» **Metin**
^^^^^^^^^^^^^^^^
Dilek Gappi

Dilek Gappi

dilek.gappi@dogangazetecilik.com.tr

Tüm Yazıları
Haberin Devamı

Alsancak-Aliağa arasında, İZBAN metro hattı devreye girdiğinden bu yana, demiryolu ile Aliağa Limanları’na nakledilen yükler de aynı hat üzerinde taşınıyor.
Bir yanda, modern elektrifikasyona dayalı bir sistemle çalışan ve günde 140 bin yolcu taşıyan İZBAN, 12 dakikada bir sefer yaparken; aralarda ve daha çok geceleri eski sistem, dizelli yük trenleri de işleyince özellikle tünel bölümünde, vatandaşlar önemli bir risk yaşamaya başladı; Karbonmonoksit...
* * *
İZBAN hattı, yolcu taşımacılığında en büyük ilgiyi Karşıyaka ve Aliağalı’lardan görüyor. Şu anda en yoğun yolcu taşımacılığı bu bölgeden yapılıyor. Ancak aynı hat üzerinde demiryolu ile nakledilmek istenen yüklerin de miktarı arttı.
Alsancak’tan kalkan yük trenlerini taşıyan demiryolu bir süre sonra Karşıyaka-Aliağa hattına bağlanıyor. Hem Kuzey limanlarının büyümesi, hem demiryolu nakliyesinin ekonomik oluşu, hem de karayolu ile nakliyatta yaşanan sıkıntılar ve bazı demiryolu hatlarının onarımda olması nedeniyle buraya kayan yükler nakledilen miktarı yükseltti.
^^^^^^^^^^^^^^^^
» **Gösterilen Veriler**
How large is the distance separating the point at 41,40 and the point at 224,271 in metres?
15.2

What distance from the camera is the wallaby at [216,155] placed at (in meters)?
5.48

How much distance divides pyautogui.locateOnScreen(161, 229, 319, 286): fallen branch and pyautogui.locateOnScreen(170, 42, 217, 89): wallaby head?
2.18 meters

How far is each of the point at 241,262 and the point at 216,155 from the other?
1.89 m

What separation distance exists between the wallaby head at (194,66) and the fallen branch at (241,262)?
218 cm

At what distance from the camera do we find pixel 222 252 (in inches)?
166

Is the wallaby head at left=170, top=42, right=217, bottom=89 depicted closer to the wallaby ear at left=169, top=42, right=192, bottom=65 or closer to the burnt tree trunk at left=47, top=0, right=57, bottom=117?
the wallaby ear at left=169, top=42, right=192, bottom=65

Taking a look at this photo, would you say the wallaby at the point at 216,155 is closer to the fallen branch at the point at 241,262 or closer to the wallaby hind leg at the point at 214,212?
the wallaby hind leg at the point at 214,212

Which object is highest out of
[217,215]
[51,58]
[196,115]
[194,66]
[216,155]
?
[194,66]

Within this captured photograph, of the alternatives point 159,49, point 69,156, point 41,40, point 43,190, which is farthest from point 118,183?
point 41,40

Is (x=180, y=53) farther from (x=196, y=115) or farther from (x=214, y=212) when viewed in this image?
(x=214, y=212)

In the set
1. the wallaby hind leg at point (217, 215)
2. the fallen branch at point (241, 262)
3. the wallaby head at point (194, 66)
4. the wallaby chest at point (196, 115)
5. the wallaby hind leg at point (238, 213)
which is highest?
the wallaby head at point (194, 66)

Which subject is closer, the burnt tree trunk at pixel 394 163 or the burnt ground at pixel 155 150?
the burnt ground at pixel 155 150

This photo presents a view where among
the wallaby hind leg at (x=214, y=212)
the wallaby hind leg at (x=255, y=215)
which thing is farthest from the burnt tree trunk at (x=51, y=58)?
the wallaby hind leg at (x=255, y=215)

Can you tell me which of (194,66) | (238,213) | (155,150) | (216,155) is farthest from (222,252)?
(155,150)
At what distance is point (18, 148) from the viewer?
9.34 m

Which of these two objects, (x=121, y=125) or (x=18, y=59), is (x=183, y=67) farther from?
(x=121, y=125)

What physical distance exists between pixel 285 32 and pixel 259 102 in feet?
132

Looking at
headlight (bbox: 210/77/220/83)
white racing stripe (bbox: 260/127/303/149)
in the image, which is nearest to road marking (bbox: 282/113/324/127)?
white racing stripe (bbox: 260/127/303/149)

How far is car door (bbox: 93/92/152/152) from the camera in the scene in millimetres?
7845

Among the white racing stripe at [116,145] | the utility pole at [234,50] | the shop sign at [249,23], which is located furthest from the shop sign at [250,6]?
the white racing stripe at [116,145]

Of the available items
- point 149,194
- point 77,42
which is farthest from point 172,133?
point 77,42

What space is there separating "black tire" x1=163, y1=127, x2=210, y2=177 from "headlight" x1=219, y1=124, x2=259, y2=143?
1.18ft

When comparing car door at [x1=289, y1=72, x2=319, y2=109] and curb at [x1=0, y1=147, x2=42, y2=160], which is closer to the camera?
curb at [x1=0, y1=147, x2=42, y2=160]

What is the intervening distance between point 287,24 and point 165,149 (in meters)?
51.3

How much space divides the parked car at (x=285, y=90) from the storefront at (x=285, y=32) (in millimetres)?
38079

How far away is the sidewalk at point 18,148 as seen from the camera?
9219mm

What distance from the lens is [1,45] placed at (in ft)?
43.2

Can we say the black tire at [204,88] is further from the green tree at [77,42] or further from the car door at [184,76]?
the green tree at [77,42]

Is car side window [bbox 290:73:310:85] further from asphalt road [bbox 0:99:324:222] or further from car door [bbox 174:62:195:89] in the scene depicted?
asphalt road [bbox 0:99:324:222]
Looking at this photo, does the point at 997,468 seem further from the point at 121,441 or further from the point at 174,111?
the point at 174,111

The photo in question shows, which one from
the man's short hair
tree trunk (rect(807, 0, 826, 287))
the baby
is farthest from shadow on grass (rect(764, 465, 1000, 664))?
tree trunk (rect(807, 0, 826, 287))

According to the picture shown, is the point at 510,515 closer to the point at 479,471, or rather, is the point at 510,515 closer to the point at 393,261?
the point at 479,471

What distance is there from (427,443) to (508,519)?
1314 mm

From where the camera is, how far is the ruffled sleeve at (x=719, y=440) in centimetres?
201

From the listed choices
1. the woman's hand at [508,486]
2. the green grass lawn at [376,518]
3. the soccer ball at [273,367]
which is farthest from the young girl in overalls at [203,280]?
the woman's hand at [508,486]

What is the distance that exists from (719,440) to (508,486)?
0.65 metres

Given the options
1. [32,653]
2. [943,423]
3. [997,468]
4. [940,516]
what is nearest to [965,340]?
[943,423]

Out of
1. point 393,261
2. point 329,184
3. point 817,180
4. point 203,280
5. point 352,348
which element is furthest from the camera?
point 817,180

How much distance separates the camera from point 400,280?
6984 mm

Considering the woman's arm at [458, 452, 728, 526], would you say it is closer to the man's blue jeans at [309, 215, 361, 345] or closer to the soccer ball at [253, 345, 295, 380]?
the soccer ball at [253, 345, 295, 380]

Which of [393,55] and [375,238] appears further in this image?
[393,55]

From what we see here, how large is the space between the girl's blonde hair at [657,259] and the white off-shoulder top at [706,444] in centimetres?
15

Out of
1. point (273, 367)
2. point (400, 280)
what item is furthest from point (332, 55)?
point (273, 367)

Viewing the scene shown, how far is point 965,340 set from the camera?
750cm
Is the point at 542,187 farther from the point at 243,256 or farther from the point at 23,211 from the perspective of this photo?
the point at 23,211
^^^^^^^^^^^^^^^^
» **Alıştırmalar**
A. İZBAN yazısına göre Karşıyaka-Aliağa hattına kayan yüklerin taşınan miktarı yükseltmesinin nedenlerini sıralayın.
B. İZBAN yazısına göre aşağıdaki soruları yanıtlayın:
(i) İZBAN günde kaç yolcu taşıyor?
(ii) İZBAN kaç dakikada bir sefer yapıyor?
(iii) İZBAN hattı, yolcu taşımacılığında en büyük ilgiyi kimlerden görüyor?
C. İZBAN yazısında "İZBAN hattı, yolcu taşımacılığında" diye başlayan paragrafı, ana bilgileri koruyarak tek cümlede kısaltın.
Yanıtlarda yalnızca İZBAN yazısındaki bilgileri kullanın.

» **Çözümler**
A.
- Kuzey limanlarının büyümesi
- Demiryolu nakliyesinin ekonomik oluşu
- Karayolu ile nakliyatta yaşanan sıkıntılar
- Bazı demiryolu hatlarının onarımda olması

B.
(i) 140 bin yolcu
(ii) 12 dakikada bir
(iii) Karşıyaka ve Aliağalılardan

C. İZBAN hattı yolcu taşımacılığında en büyük ilgiyi Karşıyaka ve Aliağalılardan görüyor ve en yoğun yolcu taşımacılığı bu bölgeden yapılıyor, ancak aynı hatta demiryoluyla taşınmak istenen yüklerin miktarı da arttı.